Как бы бросаясь в омут с обрыва, старший сын Маспи наконец решился. Он поднялся во весь рост и тихо проговорил:
— Я буду работать.
— Это само собой, но где?
— На достойной работе.
— Где? — Возглас Элуа был скорее похож на возмущенный крик, чем на вопрос.
Бруно решил этим воспользоваться и добавил:
— Я пойду работать в полицию.
У Пимпренетты началась истерика. Ипполит ликовал. Фелиси поддерживала мать, упавшую в обморок. Крики, причитания, отчаянные воззвания к небесам слились в единый гомон, а старик Маспи между тем настойчиво требовал бутылку водки, чтобы прийти в себя, утверждая, что если он себя сейчас пока еще сносно чувствует, то после такого удара всякое может случиться. Элуа нервно стал растягивать слова, чтобы избежать апоплексического удара. Бруно, вновь усевшись на стул, напоминал рыбака, который был вынужден оставаться на скале, застигнутый врасплох приливом. Элуа, обретя нормальное дыхание и вертикальное положение, осушил до дна два стакана кьянти, чтобы вернуть себе уверенность. Но прежде чем он успел открыть рот, Перрина прокричала:
— При таких условиях, Элуа, сами понимаете, я оставлю свою дочь при себе.
— Я это понимаю, Перрина…
Пимпренетта вновь собралась устроить истерику, но увесистая материнская оплеуха лишила ее этого удовольствия.
— Друзья мои…
Молчание сковало эти храбрые сердца, потрясенные неожиданным несчастьем, постигшим их товарища.
— …То, что случилось со мной сегодня… я этого не заслужил…
Фонтан-Богач голосом, срывающимся от волнения, подтвердил:
— Да, Элуа, ты этого не заслужил!..
— Спасибо, Доминик. Ведь кажется, что знаешь своих детей… из кожи вон лезешь, чтобы дать им хороший пример… а в один прекрасный день словно просыпаешься и ясно видишь, что пригрел змею на своей груди!
Это сравнение произвело глубокое впечатление. Змей, о котором шла речь, продолжал упорно смотреть в пол.
— Вся моя жизнь оборвалась в одно мгновение и это тогда, когда я уже думал, что смогу мирно наслаждаться старостью… и все по вине этого проходимца, этого негодяя! Скажи, чудовище, где ты набрался таких идей? Наверное, в армии?
К великому ужасу всех присутствующих, воспитанных в уважении к родителям, Бруно восстал против своего отца:
— Эти идеи пришли ко мне именно здесь!
Элуа хотел броситься на сына, но Шивр вовремя его остановил.

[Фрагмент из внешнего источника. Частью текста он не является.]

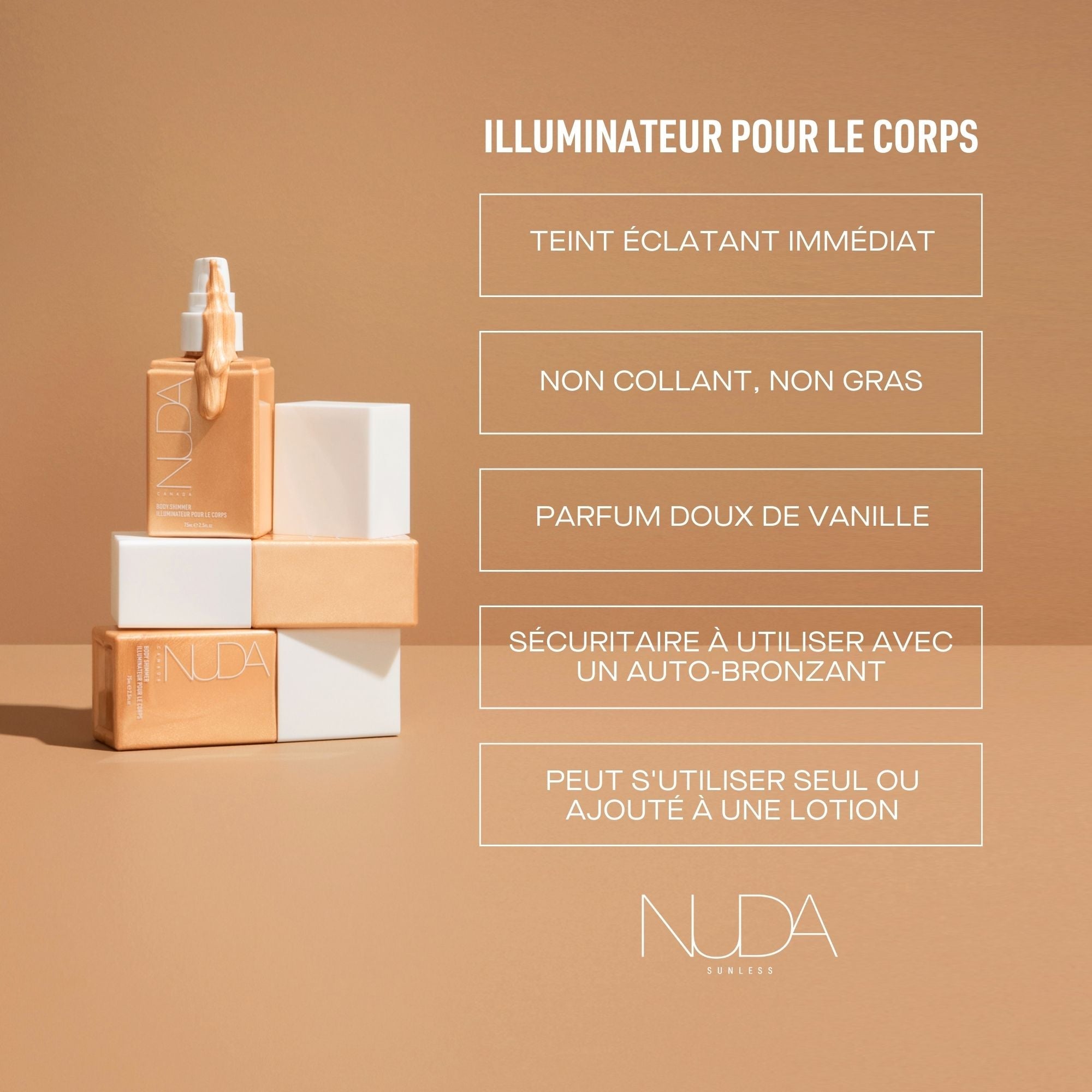 Nuda. Illuminateur Pour Le Corps - 75 ml - Concept C. Shop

— Успокойся, дружище… успокойся… иначе ты натворишь бед!
— Оставь меня, Адольф! Надо же что-то делать! Моя честь этого требует! Он еще смеет говорить (какой ужас!), что набрался всего этого здесь…
— Да, здесь!.. Видя, что мои родители не выходят из тюрьмы, видя, как все вы большую часть жизни проводите в заключении, я решил жить иначе, совсем не так, как вы, потому что самый последний уличный мусорщик более свободен, чем вы, с вашими россказнями о воле. Я хочу, чтобы моим детям не было стыдно за своего отца! И я иду в полицию, потому что хочу бороться против таких людей, как вы, которые делают своих детей несчастными, потому что они уже с самого рождения — добыча для тюрьмы.
Доле пришлось прийти на помощь Шивру, чтобы сдержать Элуа, который громко кричал:
— Отпустите меня, я сейчас его убью!